Comparative Study of Neoadjuvant Chemotherapy With and Without Zometa for Management of Locally Advanced Breast Cancers
Overview
- Phase
- Phase 2
- Intervention
- Zometa + Neoadjuvant therapy
- Conditions
- Locally Advanced Breast Cancer
- Sponsor
- Hospices Civils de Lyon
- Enrollment
- 53
- Locations
- 1
- Primary Endpoint
- Decrease in serum VEGF concentration treatment
- Status
- Completed
- Last Updated
- 6 years ago
Overview
Brief Summary
Breast cancer is the leading female cancer by a very wide margin in France. Despite widespread breast cancer screening, many cases of breast cancer are discovered at a locally advanced stage. The tumoral consequences of a cancer size greater than 3 cm are: increased risk of metastasis and death and, most often, impossibility of performing breast-conserving surgery (a mastectomy is usually advisable in case of a first surgical procedure). It is increasingly recommended to treat locally advanced breast cancers with neoadjuvant chemotherapy. Very numerous studies have shown that by proceeding that way, the oncologic prognosis was not harmed and, on the contrary, it was possible to obtain sufficient tumor response to allow breast-conserving treatment in more than 60% of cases.

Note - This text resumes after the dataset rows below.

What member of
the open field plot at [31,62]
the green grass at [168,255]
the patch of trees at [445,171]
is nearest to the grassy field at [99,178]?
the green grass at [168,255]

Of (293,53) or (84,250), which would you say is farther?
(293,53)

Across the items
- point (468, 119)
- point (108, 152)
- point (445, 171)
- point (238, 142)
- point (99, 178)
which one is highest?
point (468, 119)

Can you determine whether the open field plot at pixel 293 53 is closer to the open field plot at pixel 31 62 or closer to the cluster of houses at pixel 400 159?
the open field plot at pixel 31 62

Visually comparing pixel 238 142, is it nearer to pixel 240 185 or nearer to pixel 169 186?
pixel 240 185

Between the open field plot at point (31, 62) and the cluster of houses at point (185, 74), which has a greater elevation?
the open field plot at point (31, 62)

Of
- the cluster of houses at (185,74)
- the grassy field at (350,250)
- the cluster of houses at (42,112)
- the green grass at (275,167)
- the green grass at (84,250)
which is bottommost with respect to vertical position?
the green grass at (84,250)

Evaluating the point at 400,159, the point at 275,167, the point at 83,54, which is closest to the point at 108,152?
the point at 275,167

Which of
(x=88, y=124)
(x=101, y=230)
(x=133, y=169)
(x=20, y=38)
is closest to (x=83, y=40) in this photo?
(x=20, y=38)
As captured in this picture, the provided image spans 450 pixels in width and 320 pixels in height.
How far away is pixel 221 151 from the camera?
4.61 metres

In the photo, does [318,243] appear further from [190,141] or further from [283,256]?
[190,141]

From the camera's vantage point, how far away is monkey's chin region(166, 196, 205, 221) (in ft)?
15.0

The use of zoledronic acid (Zometa) has an established place in the management of malignancies with a predilection for skeletal involvement (in particular metastasis). Although the main target of biphosphonates is the osteoclast, there is also preclinical data indicating that biphosphonates can have effects on cells other than osteoclasts, including tumor cells. Anti-tumor activity including inhibition of tumor cell growth and induction of tumor cell apoptosis, inhibition of tumor cell adhesion and invasion, and anti-angiogenic effects have been demonstrated. In addition several in vitro studies have shown that Zometa causes synergistic induction of breast cancer cell apoptosis when combined with clinically relevant concentrations of chemotherapy drugs such as paclitaxel and doxorubicin. Therefore testing of combinations of biphosphonates with these agents in breast cancer is of significant interest.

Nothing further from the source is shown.